Joint photography exhibition recalls dramatic scenes of Occupy movement
Blindspot Gallery's exhibition of photographsy by Souh Ho and Ken Kitano coincides with the first anniversary of Hong Kong police attempts to disperse democracy protesters with pepper spray and tear gas in the city's Admiralty district on September 27.
Ho presents an intelligent and varied overview of the main Admiralty and Mong Kok protest sites, while works by Ken Kitano are from his continuing Our Face series of portraits taken during the Occupy protests.
Ho shows a long wall of black and white documentary-style photographs, using as mounts the plastic ties that were ubiquitous in those months: profusely employed by protesters to bind together stacked steel barricades and by police to bind the hands of arrested protesters.

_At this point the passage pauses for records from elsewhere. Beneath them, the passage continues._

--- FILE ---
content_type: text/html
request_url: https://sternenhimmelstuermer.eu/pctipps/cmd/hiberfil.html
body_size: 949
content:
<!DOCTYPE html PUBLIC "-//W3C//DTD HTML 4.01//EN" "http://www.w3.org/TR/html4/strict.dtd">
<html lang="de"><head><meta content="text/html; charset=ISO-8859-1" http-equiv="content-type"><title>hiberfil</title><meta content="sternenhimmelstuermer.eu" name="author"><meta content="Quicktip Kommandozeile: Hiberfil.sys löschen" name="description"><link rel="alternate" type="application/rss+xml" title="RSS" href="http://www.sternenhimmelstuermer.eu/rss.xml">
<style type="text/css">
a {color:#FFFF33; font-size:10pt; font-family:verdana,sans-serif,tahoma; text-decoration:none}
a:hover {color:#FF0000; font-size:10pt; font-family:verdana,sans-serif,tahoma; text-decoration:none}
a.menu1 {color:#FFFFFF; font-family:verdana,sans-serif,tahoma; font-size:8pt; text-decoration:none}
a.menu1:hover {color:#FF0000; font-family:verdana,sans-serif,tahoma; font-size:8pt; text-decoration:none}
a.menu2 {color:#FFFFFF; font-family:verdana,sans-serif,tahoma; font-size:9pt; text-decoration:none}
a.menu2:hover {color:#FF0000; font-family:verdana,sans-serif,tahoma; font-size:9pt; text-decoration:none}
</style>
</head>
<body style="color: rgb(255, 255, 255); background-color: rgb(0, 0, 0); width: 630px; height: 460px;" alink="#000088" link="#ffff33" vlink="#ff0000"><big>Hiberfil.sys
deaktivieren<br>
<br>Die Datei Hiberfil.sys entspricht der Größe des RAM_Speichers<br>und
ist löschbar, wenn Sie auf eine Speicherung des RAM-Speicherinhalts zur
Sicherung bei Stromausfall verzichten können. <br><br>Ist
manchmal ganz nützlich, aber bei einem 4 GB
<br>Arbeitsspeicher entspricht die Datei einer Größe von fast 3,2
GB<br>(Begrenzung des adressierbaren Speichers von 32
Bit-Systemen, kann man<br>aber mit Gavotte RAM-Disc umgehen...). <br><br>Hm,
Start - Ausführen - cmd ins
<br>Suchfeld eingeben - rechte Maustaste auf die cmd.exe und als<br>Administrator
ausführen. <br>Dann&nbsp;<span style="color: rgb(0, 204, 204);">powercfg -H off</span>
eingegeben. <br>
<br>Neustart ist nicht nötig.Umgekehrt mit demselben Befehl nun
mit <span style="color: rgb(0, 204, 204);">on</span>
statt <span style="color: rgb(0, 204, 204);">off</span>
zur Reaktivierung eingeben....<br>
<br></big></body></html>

Ho’s work includes long and wide landscape photographs of the transformed streets, counterpointed by the poignant minutiae of a protest.
He also screens a marathon five-hour series of videos silently tracking the movements and daily activities of people in Admiralty.
Another series of large-format photographs show key Hong Kong buildings and structures, including Central’s temporarily pedestrianised Harcourt Road underpass, highlighted with a grey-shaded vertical-lined painted skyline emphasising Hong Kong’s severe urban environment.